Subnational players like California also have inherent limitations. "As national governments find themselves more and more paralyzed, it's not a bad idea to have states and cities form more concrete relationships," said Orville Schell, director of the Asia Society's Center on U.S.-China relations. "But they have to be mindful — you know, you don't want to stray into the microchip world. You don't want to stray into areas that have implications for national security, because more and more people are beginning to wonder if competition with China could actually turn into a military conflict.”

California has learned from its years of trying to forge ties with other governments. Despite repeated attempts to link greenhouse gas markets, it's only managed to sign up one trading partner — the Canadian province of Quebec. It's focusing more now on traditional trade ties, with Lt. Gov.

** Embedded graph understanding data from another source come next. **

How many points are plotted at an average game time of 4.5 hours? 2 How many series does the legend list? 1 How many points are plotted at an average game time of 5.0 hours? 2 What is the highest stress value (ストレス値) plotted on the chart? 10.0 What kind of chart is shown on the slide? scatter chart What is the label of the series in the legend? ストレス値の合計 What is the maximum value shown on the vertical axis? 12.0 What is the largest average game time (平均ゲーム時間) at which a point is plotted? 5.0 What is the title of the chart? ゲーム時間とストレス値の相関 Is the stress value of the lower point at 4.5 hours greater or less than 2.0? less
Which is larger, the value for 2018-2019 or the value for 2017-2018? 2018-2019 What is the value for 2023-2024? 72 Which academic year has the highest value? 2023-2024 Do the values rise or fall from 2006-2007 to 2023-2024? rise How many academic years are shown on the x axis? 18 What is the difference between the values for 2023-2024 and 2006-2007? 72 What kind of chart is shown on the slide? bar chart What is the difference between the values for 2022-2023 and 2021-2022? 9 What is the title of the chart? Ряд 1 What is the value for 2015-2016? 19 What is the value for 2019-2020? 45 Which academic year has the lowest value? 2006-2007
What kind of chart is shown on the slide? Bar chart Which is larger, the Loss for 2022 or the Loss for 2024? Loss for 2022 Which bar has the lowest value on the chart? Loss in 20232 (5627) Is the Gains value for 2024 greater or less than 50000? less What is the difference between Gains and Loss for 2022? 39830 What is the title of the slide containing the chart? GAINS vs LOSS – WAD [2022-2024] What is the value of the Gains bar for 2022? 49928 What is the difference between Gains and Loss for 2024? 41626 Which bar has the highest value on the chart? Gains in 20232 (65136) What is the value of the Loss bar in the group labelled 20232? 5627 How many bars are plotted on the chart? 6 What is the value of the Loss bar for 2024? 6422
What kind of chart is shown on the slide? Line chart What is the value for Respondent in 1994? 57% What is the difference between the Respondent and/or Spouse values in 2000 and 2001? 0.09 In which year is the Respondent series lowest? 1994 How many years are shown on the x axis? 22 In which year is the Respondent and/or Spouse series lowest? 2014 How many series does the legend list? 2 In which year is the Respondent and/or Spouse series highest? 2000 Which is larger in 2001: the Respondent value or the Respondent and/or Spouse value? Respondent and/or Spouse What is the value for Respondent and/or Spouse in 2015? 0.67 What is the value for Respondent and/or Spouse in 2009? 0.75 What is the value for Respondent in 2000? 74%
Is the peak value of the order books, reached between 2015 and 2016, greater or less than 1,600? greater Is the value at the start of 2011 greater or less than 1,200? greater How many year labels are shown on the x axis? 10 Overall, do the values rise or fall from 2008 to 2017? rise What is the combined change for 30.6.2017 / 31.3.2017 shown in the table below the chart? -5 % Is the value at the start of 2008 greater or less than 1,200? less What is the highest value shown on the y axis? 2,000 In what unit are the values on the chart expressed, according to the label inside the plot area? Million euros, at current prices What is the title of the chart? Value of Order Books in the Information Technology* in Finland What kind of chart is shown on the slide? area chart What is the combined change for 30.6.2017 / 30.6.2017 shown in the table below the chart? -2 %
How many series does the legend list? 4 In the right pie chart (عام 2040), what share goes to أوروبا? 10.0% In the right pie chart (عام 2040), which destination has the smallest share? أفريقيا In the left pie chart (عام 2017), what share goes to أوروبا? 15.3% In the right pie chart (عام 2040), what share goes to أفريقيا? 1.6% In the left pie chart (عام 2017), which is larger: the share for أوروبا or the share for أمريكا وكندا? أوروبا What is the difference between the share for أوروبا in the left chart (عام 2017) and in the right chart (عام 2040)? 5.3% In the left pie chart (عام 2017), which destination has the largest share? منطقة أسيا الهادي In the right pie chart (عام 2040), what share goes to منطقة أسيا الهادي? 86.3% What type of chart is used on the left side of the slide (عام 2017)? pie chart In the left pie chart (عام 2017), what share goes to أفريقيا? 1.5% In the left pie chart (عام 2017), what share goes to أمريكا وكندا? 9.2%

Eleni Kounalakis recently leading a delegation to Japan of some 80 renewable energy and transportation industry executives.

State officials still see their diplomatic work as one of the key pillars of their push for carbon neutrality.

"The formal linkages are not working that well yet," said Dan Sperling, an Air Resources Board member and founding director of UC Davis' Institute of Transportation Studies. "So mostly what we're doing is adopting aggressive requirements on industry — cars, trucks, buses, fuels — and hoping they're replicated around the world."